La avanzada para convencernos de ello es fuerte. Parecería incontenible, invencible. Pero contamos con armas para preservar nuestra cara, nuestro rostro, nuestra identidad. Una de ellas es la contraparte exacta del cine de Hollywood, su reverso de la medalla: el cine en español. Cine hablado y pensado en español. Cine que nos sea propio. Cine que retrate, recree e invente nuestras caras. Cine que se niegue a ser un remedo. Porque los remedos no son sino los prolegómenos del monstruo.
Por ello debemos aprender y aceptar que los localismos no nos separan, sino que nos enriquecen, y que si en el cine el uso del argot cobra una cuota más alta, al obligar al espectador a reinterpretar el localismo en un lapso específico: el breve tiempo en la pantalla, facilitémosle la tarea. Usemos subtítulos.
Usemos subtítulos o cualquier recurso que facilite la identificación, que elimine el extrañamiento. Cualquier recurso que preserve y expanda la rica pujanza del español de hoy día.

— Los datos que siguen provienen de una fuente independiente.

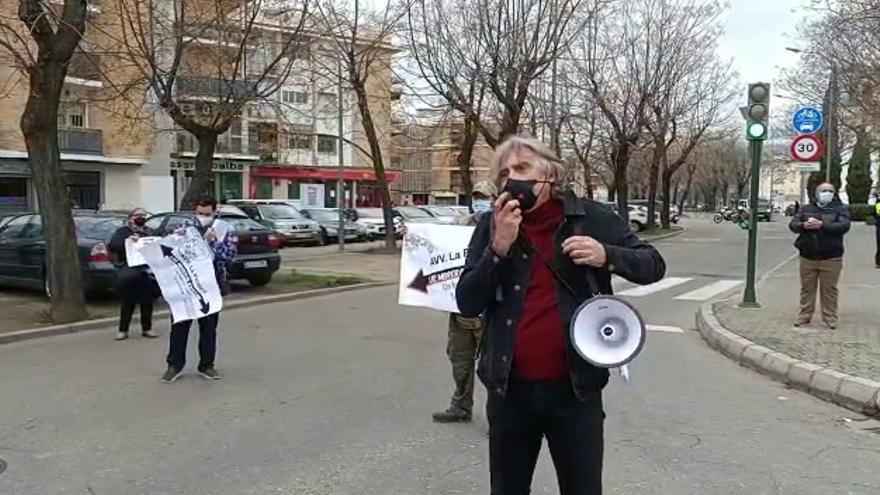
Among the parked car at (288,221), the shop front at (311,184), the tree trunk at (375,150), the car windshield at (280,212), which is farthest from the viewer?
the shop front at (311,184)

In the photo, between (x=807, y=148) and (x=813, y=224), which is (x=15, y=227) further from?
(x=807, y=148)

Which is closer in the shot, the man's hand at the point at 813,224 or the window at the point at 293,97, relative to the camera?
the man's hand at the point at 813,224

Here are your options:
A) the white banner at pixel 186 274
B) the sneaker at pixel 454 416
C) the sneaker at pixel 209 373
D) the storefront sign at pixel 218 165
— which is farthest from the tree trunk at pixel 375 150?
the storefront sign at pixel 218 165

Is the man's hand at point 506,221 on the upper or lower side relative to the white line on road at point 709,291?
upper

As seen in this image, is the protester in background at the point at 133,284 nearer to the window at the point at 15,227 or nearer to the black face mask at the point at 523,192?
the window at the point at 15,227

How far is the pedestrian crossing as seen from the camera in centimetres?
1525

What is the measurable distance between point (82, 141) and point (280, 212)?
1246cm

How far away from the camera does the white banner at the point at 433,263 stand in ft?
20.9

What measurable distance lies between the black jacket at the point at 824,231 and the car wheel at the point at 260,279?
8962 mm

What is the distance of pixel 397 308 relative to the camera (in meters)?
13.2

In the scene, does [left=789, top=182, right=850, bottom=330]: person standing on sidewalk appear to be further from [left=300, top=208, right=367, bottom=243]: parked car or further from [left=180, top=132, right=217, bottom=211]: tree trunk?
[left=300, top=208, right=367, bottom=243]: parked car

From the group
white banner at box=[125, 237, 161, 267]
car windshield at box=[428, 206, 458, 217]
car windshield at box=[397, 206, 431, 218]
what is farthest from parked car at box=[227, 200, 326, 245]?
white banner at box=[125, 237, 161, 267]

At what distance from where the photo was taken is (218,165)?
48188 millimetres

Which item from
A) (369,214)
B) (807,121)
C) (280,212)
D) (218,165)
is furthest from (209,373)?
(218,165)
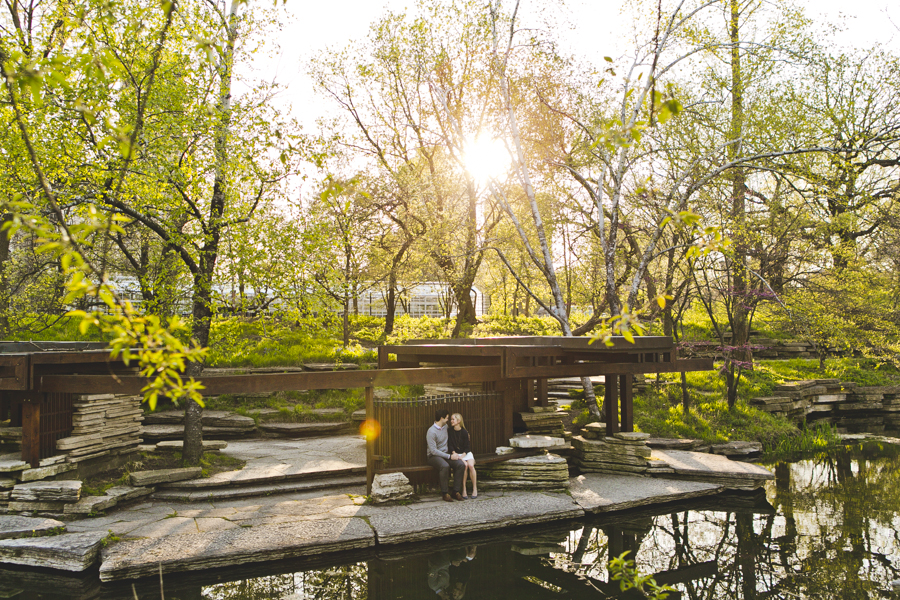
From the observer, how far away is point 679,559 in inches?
253

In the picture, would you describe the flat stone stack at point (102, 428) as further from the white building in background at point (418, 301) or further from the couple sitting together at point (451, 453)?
the couple sitting together at point (451, 453)

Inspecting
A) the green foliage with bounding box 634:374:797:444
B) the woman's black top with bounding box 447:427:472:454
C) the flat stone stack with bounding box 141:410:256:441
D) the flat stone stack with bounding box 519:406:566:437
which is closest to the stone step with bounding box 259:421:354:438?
the flat stone stack with bounding box 141:410:256:441

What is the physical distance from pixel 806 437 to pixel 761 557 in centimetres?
759

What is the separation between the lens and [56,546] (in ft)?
19.4

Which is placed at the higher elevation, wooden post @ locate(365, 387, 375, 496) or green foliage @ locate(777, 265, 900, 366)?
green foliage @ locate(777, 265, 900, 366)

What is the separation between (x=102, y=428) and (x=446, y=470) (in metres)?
5.10

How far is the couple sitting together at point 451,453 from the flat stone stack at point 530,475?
0.56m

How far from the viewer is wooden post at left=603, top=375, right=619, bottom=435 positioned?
9.54m

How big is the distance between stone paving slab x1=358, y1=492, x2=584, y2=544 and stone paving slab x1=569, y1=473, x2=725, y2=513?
34 cm

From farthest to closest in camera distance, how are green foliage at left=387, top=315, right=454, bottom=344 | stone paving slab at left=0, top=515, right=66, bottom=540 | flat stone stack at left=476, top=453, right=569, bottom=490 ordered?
green foliage at left=387, top=315, right=454, bottom=344
flat stone stack at left=476, top=453, right=569, bottom=490
stone paving slab at left=0, top=515, right=66, bottom=540

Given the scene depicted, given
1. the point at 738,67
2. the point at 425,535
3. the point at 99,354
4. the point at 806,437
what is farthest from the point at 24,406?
the point at 738,67

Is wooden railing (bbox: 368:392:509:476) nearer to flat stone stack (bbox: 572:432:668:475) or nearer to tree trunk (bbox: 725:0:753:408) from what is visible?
flat stone stack (bbox: 572:432:668:475)

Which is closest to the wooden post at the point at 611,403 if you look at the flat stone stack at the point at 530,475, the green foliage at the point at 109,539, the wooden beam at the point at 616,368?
the wooden beam at the point at 616,368

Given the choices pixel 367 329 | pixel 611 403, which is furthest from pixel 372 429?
pixel 367 329
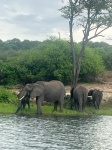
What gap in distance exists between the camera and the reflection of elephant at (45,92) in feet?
104

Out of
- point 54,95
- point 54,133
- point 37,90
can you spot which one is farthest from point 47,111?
point 54,133

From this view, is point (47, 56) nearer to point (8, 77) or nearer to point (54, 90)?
point (8, 77)

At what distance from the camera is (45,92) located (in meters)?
32.8

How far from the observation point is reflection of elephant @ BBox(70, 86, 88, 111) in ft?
112

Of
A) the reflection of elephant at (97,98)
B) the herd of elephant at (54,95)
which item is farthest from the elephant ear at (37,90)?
the reflection of elephant at (97,98)

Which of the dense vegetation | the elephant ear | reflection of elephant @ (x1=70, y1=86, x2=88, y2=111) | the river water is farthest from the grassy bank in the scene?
the dense vegetation

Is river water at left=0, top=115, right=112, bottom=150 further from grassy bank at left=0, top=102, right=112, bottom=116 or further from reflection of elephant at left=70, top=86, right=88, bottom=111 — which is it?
reflection of elephant at left=70, top=86, right=88, bottom=111

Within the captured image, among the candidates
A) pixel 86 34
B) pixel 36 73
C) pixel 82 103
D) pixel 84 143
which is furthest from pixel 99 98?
pixel 84 143

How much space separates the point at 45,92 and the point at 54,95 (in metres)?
0.92

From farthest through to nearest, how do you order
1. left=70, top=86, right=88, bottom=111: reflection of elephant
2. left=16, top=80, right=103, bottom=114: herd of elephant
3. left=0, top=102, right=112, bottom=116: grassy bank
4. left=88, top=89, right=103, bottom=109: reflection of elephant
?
left=88, top=89, right=103, bottom=109: reflection of elephant, left=70, top=86, right=88, bottom=111: reflection of elephant, left=16, top=80, right=103, bottom=114: herd of elephant, left=0, top=102, right=112, bottom=116: grassy bank

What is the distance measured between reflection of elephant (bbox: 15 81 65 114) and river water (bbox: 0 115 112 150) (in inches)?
112

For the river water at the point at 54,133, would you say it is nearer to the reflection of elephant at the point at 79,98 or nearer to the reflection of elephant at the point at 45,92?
the reflection of elephant at the point at 45,92

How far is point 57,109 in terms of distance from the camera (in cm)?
3391

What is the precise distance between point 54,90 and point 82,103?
2.21 meters
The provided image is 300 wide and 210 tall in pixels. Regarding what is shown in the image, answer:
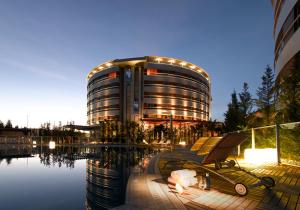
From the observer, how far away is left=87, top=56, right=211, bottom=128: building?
6862 cm

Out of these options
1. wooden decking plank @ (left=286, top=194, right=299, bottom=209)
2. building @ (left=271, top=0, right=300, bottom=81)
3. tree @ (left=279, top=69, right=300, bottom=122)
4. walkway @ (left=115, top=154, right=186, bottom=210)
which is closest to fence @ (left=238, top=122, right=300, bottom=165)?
tree @ (left=279, top=69, right=300, bottom=122)

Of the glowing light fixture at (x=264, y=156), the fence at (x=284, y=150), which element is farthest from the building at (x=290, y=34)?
the glowing light fixture at (x=264, y=156)

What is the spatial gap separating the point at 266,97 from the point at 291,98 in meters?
10.2

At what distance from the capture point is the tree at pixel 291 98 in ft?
36.6

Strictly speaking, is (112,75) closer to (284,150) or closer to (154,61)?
(154,61)

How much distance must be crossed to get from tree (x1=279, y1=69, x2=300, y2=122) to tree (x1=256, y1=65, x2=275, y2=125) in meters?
2.37

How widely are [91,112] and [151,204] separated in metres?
80.5

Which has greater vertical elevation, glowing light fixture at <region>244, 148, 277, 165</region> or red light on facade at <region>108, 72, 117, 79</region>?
red light on facade at <region>108, 72, 117, 79</region>

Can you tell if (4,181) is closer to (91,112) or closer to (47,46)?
(47,46)

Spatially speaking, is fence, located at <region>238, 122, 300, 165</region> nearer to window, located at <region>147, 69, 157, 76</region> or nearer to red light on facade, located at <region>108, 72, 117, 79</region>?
window, located at <region>147, 69, 157, 76</region>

Yo, que vengo de un país que carga sobre sus hombros la frontera más dolorosa y desigual imaginable, sé que el español es mi mejor arma, mi única arma. El español es mi cultura, mi rostro, mi voz… La ñ es mi lanza. Viva la ñ, carajo.
Por eso: hablo, luego existo.
Yo soy mi idioma. Mi idioma que es mi cultura. Mi cultura que se da en mi idioma… Y sólo en mi idioma.
Ya la Biblia decía «Al principio fue el verbo y habitó entre nosotros…», y la Biblia —dicen— siempre tiene razón.